LOGINCaden
I’ve destroyed men for less.
Built empires from nothing, buried competitors without blinking, sat across boardroom tables from men twice my age and made them sweat through their suits just by staying quiet. I have never in forty-two years of living lost control of myself. Not once. Not over anything.
And then Aria came home.
Three weeks. That’s all it took. Twenty-one days of her padding around my house in oversized shirts and bare feet and that laugh she had the one that came out surprised, like she hadn’t meant to find things funny and everything I’d spent a lifetime building around myself developed a crack I couldn’t locate and couldn’t fix.
I noticed her the first day.
I hated myself for it the same night.
The morning after the bathroom I was up at five.
I ran six miles in the dark because I needed to do something with what was living inside my chest and the alternative options were all significantly worse. Cold shower after. Coffee. Suit. The whole armor of routine I’d built over decades that had never once failed me.
I sat at my desk at six thirty and stared at the quarterly projections on my screen and thought about the sound she made when I kissed her.
Completely useless.
My phone lit up. Marcus, confirming the gala tonight. I responded, closed the report, opened another one. Tried again.
Her voice kept coming back. I can’t.

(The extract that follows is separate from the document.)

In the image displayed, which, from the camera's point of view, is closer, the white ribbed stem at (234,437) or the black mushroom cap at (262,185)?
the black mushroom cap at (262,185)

Barely a whisper, and yet it had gone through me like a current, like something I’d been waiting to hear without knowing I was waiting.
I was in serious trouble.
Not the kind I knew how to handle. Not the kind you could buy your way out of or stare down across a table. This was the kind that lived under your skin and got worse every time you tried to starve it.
I’d tried starving it.
For three weeks I’d been cold and distant and deliberately unbearable, hoping she’d keep her distance, hoping she’d make it easy. Instead she’d looked at me across the dinner table with those wide brown eyes and argued back and laughed at things and existed in every room I walked into like she’d been placed there specifically to ruin me.
Last night I’d stood outside a bathroom door like a man who had lost his entire mind.

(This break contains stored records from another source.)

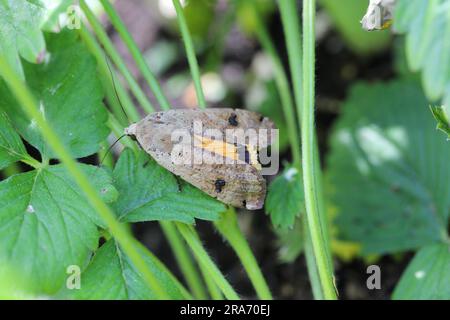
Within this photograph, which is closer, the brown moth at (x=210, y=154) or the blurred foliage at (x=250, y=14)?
the brown moth at (x=210, y=154)

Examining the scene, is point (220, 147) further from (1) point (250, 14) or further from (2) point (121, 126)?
(1) point (250, 14)

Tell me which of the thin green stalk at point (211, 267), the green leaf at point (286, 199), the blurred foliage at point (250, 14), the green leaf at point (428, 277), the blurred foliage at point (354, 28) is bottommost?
the green leaf at point (428, 277)

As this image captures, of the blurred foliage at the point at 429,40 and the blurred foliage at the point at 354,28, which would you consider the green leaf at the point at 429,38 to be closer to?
the blurred foliage at the point at 429,40

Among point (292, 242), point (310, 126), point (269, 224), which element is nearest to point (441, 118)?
point (310, 126)

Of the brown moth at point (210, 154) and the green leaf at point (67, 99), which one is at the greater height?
the green leaf at point (67, 99)

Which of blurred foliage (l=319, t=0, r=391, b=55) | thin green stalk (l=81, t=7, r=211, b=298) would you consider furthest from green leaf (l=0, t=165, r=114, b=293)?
blurred foliage (l=319, t=0, r=391, b=55)

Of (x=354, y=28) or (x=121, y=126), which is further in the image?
(x=354, y=28)

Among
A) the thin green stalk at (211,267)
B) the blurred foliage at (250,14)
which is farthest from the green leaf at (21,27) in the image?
the blurred foliage at (250,14)

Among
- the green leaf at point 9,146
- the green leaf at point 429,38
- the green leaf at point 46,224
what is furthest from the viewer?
the green leaf at point 9,146
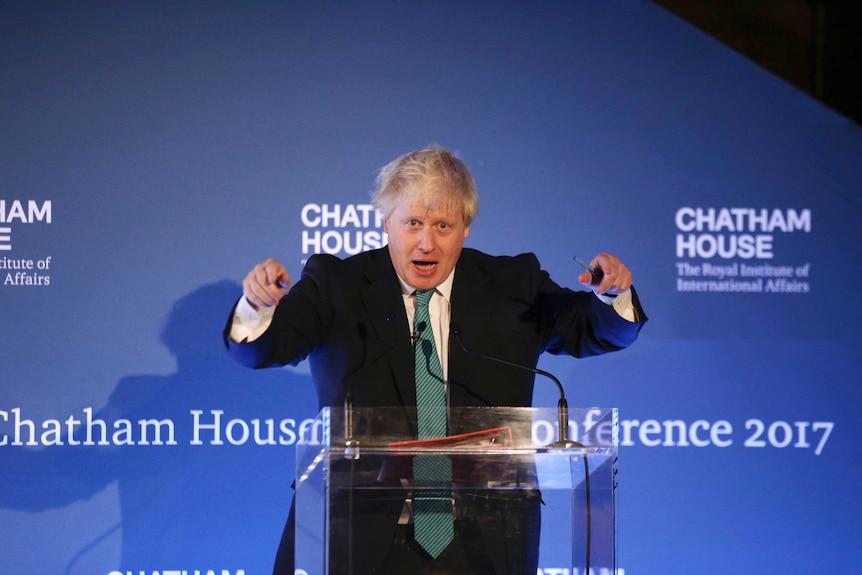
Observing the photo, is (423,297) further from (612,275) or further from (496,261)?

Because I could hear the water. Knew she was in there. And something in me just stopped working. Every rational, controlled, sensible part of me that had kept this buried for three weeks just put its hands up and walked out.
I’d told myself I was going to knock. Tell her something mundane. Check that she had towels or some other idiotic domestic pretense that would let me hear her voice through the door and go back to my room and sleep.
I stood there for ten minutes instead.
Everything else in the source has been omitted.